What a great prompt Sarah ~ many brave people have tried to teach me patience and I can only say that I have suffered many burning microwave meals as I stubbornly sip wine ~ you have captured the moment’s perch perfectly.
Many heavy incidents came to mind when I first read the prompt, but this one seemed almost resolved until my daughter stopped by and reading over my shoulder added the last parenthetical words.
Pokemon Yellow
a poem in three acts
I. The Apologizer
I was a child of Mousetrap, pick-up sticks
and easy bake ovens,
mothering a child who loved
colorful blobs caught in a screen.
Sitting so quietly she might have been reading,
how was I to know she’d really been training,
evolving,
gathering badges,
beating levels
and had finally reached the penultimate battle
when she left for school
and I turned off her gameboy to save the battery.

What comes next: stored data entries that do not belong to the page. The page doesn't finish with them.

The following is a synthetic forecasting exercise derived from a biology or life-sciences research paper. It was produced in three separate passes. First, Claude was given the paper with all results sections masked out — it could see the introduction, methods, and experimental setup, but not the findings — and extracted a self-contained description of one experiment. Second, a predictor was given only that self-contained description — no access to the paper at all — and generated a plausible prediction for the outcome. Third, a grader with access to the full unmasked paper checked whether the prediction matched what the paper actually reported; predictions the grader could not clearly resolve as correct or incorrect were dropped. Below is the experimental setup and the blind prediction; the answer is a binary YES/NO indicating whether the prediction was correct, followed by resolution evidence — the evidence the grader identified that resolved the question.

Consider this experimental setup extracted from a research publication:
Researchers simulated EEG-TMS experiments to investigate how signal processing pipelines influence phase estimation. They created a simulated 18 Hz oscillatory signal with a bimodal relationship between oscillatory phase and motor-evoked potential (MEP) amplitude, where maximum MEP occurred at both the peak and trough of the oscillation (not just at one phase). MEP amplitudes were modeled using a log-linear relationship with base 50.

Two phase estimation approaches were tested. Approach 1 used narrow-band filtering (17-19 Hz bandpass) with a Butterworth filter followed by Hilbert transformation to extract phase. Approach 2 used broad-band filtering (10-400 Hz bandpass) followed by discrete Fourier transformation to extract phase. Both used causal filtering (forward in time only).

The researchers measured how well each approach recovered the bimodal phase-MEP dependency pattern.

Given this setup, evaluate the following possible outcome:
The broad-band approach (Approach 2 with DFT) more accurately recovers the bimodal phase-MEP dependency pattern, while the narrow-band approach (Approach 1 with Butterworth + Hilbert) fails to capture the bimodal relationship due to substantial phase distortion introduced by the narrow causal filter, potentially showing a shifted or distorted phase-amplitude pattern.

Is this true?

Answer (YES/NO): NO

Two decades of my regret has not yet
softened my beloved daughter’s heart
so I offered her today’s poem
as yet another apology.
II. Her Response (Versified)
Very nice. but that’s not how I remember it.
I remember being dragged
from flea market to antique store,
while playing Pokemon in the car.
Time to get out of the car, you said.
Time to stop playing, you said.
I was in the middle of my final battle.
I needed only to complete my quest
but in one pivotal moment
with my most difficult struggles behind me
and my championship seconds away,
a force greater than any I’d gathered so far
snatched my gameboy,
shut it off,
and forever denied me my childhood boast.
III. Grand Finale Almost
One incident. Two perspectives.
A thoughtful mom and studious child?
or frazzled mom and stubborn child?
Who can tell?
We can only agree to disagree
because I love her, she loves me
and Pokemon is history. (not really, she adds
waltzing out the door).
I can relate so closely to this poem, Ann. My older daughter and I seem to have similar opposing perspectives about her childhood, but most importantly, as you say, “I love her, she loves me.” I like how you told this poem in three acts, and that grand finale is not “final.” You have time to shorten the distance. Thank you for your words today.
Ann,
As a parent it’s always so difficult to predict or even understand what little things in our eyes are huge things in the eyes of our children. I love how you frame this narrative.amd I love the piece at the end that adds emphasis to the importance of the event in your daughter’s eyes.
I decided a certain someone needed forgiveness…Me!
dear self
for keeping things secret
for not speaking up
for exterior confidence and interior catastrophizing
I forgive you
for impatience with hypochondria
for deadly eyerolls
for parenting mistakes
I forgive you
for counting calories
for not cheering enough
for wasting joy doomscrolling
I forgive you
but…
for believing you intuitively
understand quantum theory?
I’m sorry…
I cannot let this go.
©draft PJF
Wonderful!!
I hear ya!!
Patricia, this is so fun, I was nodding along throughout, with the same or similar misdeeds I need to forgive myself for. And then the but…
It just had me in stitches. So many smiles here! Thank you.
This is great Patricia…almost like it should be it’s own prompt…I letter to ourselves…deadly eyeballs, parenting mistakes ( see my poem
for counting calories (but apparently not enough)….so much that it’s hard to let go. I really enjoyed this!
Patricia, such a great poem! So many of us parage this “exterior confidence and interior catastrophizing” daily. Thank you.
Hi Sarah,
I’m excited to be back to Open Write and will be even more excited to see all that lies ahead with your sabbatical! Congrats again.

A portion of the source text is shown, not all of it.